You need a state license to cut hair in Maine, and to get a license, you have to pass a test.

This has become a problem for a number of new Mainers who don’t have English as a first language. They can complete the 800-hour education program or a 1,600-hour apprenticeship, but when it comes to the written test, they run into a roadblock. The test is available in several languages but not in Arabic, the common language of many immigrants from parts of Africa and the Middle East.

This is a problem with a very easy solution. An Arabic language test should be made available for people who want to work in their communities. You don’t need to speak perfect English to cut hair, and language skills should not be the determining factor in whether someone who is otherwise qualified should be allowed to make a living.

It’s a good question whether anyone, no matter what language they speak, should have to meet such a high standard before they have the right to provide a haircut. This kind of regulation seems to serve the needs of the community of barbers by reducing their competition more than it serves the community at large. But as long as this law is on the books, everybody should have an equal shot at passing the test.

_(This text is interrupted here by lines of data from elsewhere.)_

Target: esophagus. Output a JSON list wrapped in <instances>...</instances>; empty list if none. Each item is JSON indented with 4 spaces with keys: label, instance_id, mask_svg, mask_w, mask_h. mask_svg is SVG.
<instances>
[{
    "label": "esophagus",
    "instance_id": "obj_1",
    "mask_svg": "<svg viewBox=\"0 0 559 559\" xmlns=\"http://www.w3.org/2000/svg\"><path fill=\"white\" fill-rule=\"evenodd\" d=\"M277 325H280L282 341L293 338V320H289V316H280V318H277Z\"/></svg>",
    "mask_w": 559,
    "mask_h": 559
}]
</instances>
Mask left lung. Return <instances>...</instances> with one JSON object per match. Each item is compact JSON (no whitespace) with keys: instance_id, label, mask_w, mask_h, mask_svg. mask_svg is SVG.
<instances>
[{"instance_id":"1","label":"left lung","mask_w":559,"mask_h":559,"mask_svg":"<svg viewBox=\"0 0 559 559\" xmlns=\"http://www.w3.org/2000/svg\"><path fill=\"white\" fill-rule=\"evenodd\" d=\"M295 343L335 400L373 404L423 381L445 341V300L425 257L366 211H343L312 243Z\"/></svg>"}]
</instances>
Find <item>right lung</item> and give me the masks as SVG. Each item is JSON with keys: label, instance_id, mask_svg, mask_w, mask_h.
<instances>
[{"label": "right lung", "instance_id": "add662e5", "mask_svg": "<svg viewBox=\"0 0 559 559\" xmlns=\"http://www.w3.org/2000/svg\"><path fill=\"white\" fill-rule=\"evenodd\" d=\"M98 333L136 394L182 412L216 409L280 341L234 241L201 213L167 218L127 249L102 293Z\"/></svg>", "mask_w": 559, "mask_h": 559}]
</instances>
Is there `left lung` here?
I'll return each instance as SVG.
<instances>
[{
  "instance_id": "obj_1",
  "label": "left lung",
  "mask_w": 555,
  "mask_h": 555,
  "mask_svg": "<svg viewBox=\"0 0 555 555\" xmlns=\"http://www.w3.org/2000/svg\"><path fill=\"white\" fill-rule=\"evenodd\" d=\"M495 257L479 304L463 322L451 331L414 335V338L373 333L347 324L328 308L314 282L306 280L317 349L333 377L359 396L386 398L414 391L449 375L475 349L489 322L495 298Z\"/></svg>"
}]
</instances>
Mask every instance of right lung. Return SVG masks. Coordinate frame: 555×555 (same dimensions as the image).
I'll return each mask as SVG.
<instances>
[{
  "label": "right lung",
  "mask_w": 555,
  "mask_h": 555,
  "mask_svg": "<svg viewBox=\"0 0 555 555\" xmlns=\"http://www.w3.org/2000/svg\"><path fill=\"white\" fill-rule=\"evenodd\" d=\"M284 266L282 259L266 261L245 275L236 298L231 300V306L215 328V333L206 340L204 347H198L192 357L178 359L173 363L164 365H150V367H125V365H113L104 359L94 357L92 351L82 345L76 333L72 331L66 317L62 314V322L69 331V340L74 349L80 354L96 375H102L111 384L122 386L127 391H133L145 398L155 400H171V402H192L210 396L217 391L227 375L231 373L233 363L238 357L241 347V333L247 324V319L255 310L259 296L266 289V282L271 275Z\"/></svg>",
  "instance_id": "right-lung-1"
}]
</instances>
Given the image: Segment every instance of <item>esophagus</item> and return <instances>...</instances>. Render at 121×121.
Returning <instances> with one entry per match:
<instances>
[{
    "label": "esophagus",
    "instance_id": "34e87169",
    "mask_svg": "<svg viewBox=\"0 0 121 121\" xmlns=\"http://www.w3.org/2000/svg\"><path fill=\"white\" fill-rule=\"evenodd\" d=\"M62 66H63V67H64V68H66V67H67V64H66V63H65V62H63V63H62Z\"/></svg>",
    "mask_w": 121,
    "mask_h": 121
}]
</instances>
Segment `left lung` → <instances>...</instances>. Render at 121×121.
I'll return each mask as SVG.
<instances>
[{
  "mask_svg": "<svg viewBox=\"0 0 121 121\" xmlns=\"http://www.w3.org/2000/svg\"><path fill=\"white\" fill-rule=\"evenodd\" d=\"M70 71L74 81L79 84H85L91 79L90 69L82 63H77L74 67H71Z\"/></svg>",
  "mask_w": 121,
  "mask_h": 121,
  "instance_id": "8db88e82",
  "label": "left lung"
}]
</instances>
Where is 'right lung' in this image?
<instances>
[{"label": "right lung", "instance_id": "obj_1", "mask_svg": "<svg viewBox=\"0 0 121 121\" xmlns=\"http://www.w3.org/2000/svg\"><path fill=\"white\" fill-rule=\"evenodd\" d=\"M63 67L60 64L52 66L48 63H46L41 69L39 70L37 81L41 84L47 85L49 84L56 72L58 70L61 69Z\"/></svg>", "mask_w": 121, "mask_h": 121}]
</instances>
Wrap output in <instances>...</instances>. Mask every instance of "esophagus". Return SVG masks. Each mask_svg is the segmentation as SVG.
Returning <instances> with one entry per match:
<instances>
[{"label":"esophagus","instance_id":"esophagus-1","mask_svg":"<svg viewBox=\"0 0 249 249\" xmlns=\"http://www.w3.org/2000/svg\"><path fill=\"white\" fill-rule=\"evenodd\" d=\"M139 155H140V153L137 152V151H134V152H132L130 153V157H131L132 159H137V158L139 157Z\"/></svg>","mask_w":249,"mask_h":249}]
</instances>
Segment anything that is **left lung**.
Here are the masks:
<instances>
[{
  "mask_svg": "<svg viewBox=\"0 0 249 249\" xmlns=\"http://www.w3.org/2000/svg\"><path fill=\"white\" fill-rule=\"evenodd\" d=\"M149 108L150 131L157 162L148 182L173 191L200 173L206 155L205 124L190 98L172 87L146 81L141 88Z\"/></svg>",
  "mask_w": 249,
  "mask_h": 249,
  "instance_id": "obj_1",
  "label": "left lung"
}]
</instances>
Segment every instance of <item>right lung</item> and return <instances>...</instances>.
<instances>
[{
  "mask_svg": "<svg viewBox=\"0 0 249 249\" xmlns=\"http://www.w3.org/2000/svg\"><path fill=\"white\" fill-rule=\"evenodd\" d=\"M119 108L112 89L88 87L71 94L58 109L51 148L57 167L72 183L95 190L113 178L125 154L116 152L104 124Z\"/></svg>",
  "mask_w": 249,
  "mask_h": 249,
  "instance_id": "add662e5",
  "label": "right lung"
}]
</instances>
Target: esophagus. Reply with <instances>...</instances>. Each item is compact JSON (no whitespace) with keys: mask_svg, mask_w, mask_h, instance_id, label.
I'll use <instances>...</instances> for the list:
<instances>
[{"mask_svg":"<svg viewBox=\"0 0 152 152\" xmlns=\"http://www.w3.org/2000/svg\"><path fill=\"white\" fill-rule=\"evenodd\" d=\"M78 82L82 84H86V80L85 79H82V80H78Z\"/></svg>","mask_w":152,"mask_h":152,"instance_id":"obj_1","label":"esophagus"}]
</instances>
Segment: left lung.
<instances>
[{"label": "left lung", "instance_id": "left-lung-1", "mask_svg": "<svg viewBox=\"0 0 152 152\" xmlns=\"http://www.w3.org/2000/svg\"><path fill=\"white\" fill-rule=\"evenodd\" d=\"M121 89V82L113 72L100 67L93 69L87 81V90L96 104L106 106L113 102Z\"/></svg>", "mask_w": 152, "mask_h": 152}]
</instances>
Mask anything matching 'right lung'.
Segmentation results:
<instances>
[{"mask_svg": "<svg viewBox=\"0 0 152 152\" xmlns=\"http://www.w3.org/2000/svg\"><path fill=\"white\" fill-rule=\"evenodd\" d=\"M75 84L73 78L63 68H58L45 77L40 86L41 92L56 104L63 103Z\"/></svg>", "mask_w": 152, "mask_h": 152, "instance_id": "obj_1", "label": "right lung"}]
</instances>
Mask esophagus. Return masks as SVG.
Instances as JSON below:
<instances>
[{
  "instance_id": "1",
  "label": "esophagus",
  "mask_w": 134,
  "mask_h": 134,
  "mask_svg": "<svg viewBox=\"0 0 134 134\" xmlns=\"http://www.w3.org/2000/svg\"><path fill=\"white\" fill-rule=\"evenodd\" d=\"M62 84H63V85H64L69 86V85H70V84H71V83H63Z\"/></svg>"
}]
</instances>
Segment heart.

You don’t have to be proficient in English to be a licensed barber in Maine. You can take the written test in Korean, Vietnamese or Spanish. There is no reason Arabic should not be added to the list.

In fact there are some very good reasons to make more licensure tests available in more languages. Maine has a strong interest in encouraging people from every corner of the earth to move here and help them find productive work wherever they can. Expanding our workforce through immigration was a key element of the governor’s 10-year economic development strategic plan, which was released late last year.

“Maine must be known by foreign trained individuals across the U.S. as the most effective state to support their goals to attain a license in their field,” the authors wrote. “Maine will develop and implement a process for effective and timely recognition of credentials issued internationally, by the military, and by other states.”

Remember, it’s not an English test you have to pass to get a barber’s license. If applicants can demonstrate their knowledge and skill in a language in which they are more comfortable, Maine should not stand in their way.